> _WHAT YOU SHOULD DO_:
Answer these questions about the patch note on 64-bit divides.
(a) Which function does the patch note say the computation can be changed to use for 64-bit/32-bit divides?
(b) How much code does the note say a fully accurate 64/64 divide (__udivdi3) takes on 32-bit PowerPC?
(c) On which board was the change build-and-boot-tested?

From: Kyle Moffett <Kyle.D.Moffett@boeing.com>
Date: Tue, 15 Mar 2011 15:23:47 +0000 (-0400)
Subject: fsl_ddr: Don't use full 64-bit divides on 32-bit PowerPC
X-Git-Url: http://git.dujemihanovic.xyz/?a=commitdiff_plain;h=e820a131f4084397a212c6ffe3ed8ea0ce43631f;p=u-boot.git

fsl_ddr: Don't use full 64-bit divides on 32-bit PowerPC

The current FreeScale MPC-8xxx DDR SPD interpreter is using full 64-bit
integer divide operations to convert between nanoseconds and DDR clock
cycles given arbitrary DDR clock frequencies.

Since all of the inputs to this are 32-bit (nanoseconds, clock cycles,
and DDR frequencies), we can easily restructure the computation to use
the "do_div()" function to perform 64-bit/32-bit divide operations.

On 64-bit this change is basically a no-op, because do_div is
implemented as a literal 64-bit divide operation and the instruction
scheduling works out almost the same.

On 32-bit PowerPC a fully accurate 64/64 divide (__udivdi3 in libgcc) is
over 1.1kB of code and thousands of heavily dependent cycles to compute,
all of which is linked from libgcc.  Another 1.2kB of code comes in for
the function __umoddi3.

It should be noted that nothing else in U-Boot or the Linux kernel seems
to require a full 64-bit divide on my 32-bit PowerPC.

Build-and-boot-tested on the HWW-1U-1A board using DDR2 SPD detection.

Signed-off-by: Kyle Moffett <Kyle.D.Moffett@boeing.com>
Acked-by: York Sun <yorksun@freescale.com>
Cc: Andy Fleming <afleming@gmail.com>
Signed-off-by: Kumar Gala <galak@kernel.crashing.org>
---

diff --git a/arch/powerpc/cpu/mpc8xxx/ddr/util.c b/arch/powerpc/cpu/mpc8xxx/ddr/util.c
index b9a5a690cb..02908b4561 100644
--- a/arch/powerpc/cpu/mpc8xxx/ddr/util.c
+++ b/arch/powerpc/cpu/mpc8xxx/ddr/util.c
@@ -8,9 +8,17 @@
 
 #include <common.h>
 #include <asm/fsl_law.h>
+#include <div64.h>
 
 #include "ddr.h"

> _GIVEN DATA_:
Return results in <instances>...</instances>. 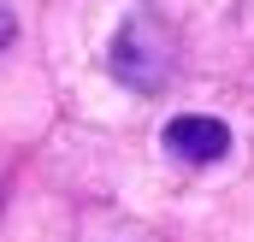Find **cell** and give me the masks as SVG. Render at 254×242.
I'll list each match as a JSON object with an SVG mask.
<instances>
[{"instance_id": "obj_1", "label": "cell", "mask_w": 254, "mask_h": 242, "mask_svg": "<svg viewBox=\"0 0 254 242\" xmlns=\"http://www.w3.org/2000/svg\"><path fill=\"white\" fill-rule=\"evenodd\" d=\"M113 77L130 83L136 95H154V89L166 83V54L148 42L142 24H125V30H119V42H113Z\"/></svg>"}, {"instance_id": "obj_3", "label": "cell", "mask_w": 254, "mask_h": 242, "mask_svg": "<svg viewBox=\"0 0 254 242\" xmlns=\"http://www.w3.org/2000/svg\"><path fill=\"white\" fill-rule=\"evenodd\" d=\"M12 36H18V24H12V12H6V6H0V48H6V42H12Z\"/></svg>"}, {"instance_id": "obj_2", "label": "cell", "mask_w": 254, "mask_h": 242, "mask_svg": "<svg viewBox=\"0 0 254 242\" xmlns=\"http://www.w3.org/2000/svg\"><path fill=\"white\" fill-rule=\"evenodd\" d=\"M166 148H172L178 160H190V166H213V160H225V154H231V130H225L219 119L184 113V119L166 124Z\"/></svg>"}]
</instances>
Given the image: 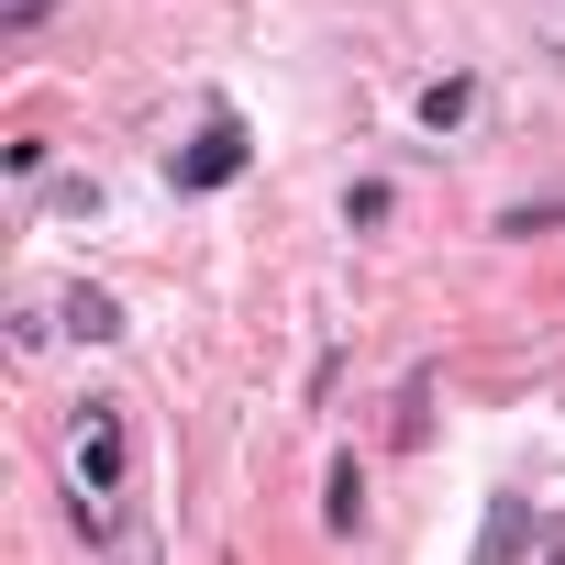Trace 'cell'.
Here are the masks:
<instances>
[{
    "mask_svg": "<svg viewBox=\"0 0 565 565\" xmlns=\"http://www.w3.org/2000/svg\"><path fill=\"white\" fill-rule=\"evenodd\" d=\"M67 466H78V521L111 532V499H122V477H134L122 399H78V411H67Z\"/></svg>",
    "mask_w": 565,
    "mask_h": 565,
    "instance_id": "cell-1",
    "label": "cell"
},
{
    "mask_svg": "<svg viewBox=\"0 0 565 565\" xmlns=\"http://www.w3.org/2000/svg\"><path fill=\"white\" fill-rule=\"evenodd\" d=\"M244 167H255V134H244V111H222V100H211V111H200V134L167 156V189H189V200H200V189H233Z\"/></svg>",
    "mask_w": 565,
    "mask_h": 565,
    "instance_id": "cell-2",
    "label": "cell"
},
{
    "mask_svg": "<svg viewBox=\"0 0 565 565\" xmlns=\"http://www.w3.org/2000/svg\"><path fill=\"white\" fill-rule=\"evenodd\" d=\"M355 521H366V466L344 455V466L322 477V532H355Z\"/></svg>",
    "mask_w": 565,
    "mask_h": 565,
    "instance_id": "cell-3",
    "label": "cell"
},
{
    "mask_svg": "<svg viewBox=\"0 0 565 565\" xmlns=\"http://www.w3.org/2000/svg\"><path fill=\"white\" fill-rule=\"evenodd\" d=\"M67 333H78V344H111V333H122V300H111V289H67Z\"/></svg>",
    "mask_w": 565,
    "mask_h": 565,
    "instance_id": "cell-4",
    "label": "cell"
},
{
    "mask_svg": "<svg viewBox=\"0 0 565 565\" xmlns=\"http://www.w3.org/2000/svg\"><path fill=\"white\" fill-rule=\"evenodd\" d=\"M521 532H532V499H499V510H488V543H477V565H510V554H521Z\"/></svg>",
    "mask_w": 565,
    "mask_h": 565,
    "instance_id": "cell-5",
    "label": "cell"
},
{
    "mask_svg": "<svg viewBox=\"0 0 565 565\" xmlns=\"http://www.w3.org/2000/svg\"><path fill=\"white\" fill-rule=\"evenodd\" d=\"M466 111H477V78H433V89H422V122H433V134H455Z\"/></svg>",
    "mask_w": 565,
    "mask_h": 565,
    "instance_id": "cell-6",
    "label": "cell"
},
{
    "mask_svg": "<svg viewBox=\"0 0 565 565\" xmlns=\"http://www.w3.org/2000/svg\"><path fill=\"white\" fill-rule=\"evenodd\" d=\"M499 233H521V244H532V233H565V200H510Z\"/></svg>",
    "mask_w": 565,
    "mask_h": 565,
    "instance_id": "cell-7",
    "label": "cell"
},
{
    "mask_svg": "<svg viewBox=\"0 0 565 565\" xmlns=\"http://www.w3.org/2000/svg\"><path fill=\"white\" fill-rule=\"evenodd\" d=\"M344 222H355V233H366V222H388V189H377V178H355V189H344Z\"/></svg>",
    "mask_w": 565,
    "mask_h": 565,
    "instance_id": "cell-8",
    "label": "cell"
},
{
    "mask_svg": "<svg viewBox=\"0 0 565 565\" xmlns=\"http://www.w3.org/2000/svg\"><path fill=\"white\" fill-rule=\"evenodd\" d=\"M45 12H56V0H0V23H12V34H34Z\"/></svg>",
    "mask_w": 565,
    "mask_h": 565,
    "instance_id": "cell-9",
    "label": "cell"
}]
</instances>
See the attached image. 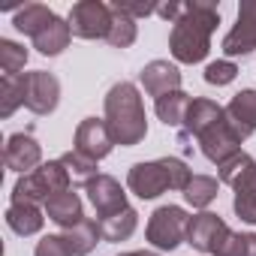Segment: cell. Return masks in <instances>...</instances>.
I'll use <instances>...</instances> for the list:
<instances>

> _FINAL RESULT_:
(a) The "do_div()" function.
(b) Over 1.1kB of code.
(c) The HWW-1U-1A board, using DDR2 SPD detection.